Ce sont des besoins à la fois
nécessaires et historiques, cad relatifs à un certain état de développement social.
Ainsi, les besoins de confort,
mais aussi ceux liés par exemple à l'urbanisation, comme les transports.
Reconnaître cette nécessité relative et historique des besoins, c'est ne plus se satisfaire d'une opposition entre le
naturel et l'artificiel.
Celle-ci exprime un point de vue de moraliste.
D'une part, elle suggère que l'artificiel est du
superflu, qui peut être sans dommage retranché de nos sociétés dévorées par le consumérisme.
D'autre part, les
besoins naturels sont alors définis en référence (même lorsqu'elle est implicite) à un mode de vie idéal, abstraction
faite des conditions sociales et historiques, mais lié à une conception du bonheur humain.
Ainsi, Rousseau,
définissant le bonheur comme un état d'équilibre entre les besoins et les moyens de les satisfaire, critique les
sociétés dans lesquelles cet équilibre individuel ,ne peut être réalisé.
On pourrait en vérité tout aussi bien inverser, comme le fait Hegel, cette perspective « rousseauiste » : le travail,
qui nous offre la possibilité de satisfaire de plus en plus facilement des besoins de plus en plus variés, est le signe,
non d'un éloignement d'un état de nature idéal, mais d'un progrès continu des sociétés humaines.
C'est bien parce
que l'homme est capable, grâce au travail, de satisfaire des besoins « sociaux » qu'il échappe à la pure animalité.
Le besoin et sa représentation sociale.
« Dans la mesure où dans le besoin social, comme liaison du besoin
immédiat ou naturel et du besoin spirituel de la représentation, c'est ce
dernier qui est universel et devient donc prépondérant, il y a dans ce moment
social le côté libérateur dans lequel la rigoureuse nécessité naturelle du
besoin est occultée, et où l'homme se rapporte à son opinion, qui est ici
opinion universelle, et à une nécessité qui n'existe que de son fait : au lieu de
rapporter sa conduite à une contingence uniquement extérieure, il la rapporte
à une contingence intérieure, à l'arbitraire de son choix.

- [Description de la tâche] Dans le passage sur les besoins, quelle définition du bonheur est attribuée à Rousseau ? Les entrées proviennent d'une source distincte.

- [Entrées de questions spatiales]
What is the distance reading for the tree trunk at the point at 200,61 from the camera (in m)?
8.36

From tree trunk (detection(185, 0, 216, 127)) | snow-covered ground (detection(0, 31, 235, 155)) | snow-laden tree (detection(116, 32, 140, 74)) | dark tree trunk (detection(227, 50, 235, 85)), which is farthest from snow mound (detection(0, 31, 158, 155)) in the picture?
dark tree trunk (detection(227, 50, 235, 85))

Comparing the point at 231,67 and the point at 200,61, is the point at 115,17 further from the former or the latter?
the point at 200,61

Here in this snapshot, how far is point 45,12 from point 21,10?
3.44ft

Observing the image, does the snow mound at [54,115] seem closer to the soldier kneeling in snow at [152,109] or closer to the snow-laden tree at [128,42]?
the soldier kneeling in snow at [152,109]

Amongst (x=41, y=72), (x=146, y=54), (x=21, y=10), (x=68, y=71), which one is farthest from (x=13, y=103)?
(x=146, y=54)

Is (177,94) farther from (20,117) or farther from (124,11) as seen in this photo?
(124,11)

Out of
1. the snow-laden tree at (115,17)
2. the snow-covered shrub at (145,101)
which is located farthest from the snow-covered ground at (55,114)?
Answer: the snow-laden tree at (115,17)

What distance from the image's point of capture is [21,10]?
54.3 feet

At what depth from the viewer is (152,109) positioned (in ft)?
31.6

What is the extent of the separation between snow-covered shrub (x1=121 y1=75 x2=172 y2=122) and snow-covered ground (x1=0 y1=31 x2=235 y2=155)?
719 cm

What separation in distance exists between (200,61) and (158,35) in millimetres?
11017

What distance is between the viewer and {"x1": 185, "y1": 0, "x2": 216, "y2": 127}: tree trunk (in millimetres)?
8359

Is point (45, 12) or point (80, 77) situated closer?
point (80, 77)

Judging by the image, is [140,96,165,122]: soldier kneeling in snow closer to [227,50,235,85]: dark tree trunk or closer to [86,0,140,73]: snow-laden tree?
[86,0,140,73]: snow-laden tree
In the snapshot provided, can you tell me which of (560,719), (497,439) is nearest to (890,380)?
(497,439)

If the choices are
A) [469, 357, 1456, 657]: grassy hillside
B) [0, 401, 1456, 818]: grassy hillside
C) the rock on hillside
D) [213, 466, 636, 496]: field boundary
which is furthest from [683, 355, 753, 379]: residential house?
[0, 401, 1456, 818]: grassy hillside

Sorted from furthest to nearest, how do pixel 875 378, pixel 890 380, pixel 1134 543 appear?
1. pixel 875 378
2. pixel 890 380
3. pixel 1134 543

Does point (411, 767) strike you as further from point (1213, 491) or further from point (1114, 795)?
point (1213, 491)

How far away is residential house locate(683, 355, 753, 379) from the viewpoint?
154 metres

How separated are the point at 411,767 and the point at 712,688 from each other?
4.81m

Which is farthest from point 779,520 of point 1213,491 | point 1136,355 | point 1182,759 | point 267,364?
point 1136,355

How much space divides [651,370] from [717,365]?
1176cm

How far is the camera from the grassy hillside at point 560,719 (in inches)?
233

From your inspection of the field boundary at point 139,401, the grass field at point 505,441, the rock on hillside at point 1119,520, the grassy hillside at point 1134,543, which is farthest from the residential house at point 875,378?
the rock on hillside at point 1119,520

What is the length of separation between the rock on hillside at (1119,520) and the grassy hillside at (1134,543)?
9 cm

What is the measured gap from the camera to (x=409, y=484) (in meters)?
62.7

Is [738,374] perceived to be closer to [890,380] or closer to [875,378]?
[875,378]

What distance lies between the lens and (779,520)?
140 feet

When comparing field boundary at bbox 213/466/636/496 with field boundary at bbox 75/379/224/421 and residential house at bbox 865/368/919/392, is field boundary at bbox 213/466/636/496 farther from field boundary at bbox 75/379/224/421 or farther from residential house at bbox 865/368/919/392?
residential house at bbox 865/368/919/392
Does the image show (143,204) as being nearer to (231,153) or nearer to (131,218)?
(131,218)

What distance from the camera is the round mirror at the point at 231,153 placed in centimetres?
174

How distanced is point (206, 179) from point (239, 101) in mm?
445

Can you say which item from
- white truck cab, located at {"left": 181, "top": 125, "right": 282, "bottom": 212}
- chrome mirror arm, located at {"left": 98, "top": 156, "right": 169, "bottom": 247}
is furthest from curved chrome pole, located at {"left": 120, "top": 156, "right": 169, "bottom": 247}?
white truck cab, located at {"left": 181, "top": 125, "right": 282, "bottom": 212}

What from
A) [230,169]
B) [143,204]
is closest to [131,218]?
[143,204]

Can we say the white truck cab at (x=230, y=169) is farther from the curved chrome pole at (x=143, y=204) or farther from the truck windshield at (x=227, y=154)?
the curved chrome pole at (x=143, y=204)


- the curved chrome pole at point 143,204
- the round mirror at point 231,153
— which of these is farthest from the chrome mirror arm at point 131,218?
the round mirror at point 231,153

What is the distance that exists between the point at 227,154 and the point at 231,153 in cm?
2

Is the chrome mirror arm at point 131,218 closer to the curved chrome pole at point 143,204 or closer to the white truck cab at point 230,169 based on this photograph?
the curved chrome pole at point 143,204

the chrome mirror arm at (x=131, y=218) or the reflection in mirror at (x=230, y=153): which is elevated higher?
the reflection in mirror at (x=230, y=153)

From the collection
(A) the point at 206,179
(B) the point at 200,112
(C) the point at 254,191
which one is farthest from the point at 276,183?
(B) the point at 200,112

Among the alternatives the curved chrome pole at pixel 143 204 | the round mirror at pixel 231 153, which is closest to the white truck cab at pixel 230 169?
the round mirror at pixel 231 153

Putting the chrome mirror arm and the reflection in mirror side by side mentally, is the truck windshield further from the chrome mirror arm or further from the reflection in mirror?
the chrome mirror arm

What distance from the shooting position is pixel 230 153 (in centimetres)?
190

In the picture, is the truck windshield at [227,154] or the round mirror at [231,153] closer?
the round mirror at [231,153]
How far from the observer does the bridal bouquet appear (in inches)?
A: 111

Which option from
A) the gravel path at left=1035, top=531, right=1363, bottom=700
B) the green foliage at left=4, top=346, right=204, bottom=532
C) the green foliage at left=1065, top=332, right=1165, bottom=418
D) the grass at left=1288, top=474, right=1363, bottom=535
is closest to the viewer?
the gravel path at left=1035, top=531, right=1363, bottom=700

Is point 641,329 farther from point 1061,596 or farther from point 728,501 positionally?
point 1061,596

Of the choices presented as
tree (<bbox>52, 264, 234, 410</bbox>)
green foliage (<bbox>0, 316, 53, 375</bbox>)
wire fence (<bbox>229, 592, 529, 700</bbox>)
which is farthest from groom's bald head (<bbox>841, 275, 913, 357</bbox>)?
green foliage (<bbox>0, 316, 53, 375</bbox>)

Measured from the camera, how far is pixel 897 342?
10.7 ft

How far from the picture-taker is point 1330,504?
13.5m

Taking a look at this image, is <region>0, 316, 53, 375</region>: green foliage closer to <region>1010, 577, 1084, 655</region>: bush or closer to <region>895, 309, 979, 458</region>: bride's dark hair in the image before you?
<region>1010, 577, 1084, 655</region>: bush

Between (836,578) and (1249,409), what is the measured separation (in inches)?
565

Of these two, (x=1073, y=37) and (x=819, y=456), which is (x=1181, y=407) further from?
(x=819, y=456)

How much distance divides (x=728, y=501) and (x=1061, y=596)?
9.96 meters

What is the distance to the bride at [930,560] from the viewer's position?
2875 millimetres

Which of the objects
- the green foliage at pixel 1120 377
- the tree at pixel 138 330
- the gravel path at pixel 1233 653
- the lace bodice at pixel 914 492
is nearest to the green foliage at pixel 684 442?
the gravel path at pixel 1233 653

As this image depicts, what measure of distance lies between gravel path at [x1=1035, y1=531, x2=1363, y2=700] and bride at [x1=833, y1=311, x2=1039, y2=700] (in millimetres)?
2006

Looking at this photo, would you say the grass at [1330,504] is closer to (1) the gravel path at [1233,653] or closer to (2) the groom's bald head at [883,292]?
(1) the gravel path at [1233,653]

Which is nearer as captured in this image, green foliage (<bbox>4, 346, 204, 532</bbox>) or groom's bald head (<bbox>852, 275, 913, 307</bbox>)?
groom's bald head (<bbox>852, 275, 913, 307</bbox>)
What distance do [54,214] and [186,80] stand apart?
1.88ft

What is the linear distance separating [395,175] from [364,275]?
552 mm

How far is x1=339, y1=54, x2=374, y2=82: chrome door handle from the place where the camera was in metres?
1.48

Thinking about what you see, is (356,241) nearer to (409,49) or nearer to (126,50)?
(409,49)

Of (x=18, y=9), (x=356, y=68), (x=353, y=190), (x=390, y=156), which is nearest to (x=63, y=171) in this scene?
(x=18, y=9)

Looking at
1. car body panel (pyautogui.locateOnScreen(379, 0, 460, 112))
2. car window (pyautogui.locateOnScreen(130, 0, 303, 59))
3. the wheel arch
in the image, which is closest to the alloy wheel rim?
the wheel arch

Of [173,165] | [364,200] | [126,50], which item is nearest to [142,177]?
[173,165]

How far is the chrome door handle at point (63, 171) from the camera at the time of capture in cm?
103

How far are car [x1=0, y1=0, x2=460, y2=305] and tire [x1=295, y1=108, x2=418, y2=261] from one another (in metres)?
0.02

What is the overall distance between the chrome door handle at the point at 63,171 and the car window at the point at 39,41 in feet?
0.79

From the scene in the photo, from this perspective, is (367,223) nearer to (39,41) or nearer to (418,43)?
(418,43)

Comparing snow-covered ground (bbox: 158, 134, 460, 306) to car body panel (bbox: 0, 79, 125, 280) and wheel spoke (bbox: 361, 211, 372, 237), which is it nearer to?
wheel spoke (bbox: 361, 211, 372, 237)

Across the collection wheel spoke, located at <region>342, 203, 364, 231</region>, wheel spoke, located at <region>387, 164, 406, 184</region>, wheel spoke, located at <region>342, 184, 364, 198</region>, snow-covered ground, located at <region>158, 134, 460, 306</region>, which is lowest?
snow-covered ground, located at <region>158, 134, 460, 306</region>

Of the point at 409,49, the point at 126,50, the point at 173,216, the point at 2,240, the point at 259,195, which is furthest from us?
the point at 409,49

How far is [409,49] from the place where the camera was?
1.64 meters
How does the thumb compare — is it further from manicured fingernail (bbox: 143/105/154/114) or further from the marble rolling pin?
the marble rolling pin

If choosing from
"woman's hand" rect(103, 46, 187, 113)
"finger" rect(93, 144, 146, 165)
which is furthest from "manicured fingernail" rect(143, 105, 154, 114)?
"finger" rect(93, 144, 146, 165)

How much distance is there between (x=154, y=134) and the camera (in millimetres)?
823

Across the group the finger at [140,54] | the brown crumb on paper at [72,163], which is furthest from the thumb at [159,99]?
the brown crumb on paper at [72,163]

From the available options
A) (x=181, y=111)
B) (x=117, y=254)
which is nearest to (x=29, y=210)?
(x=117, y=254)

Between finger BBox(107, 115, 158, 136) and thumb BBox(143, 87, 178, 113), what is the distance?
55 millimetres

- [Résultat] Un état d'équilibre entre les besoins et les moyens de les satisfaire.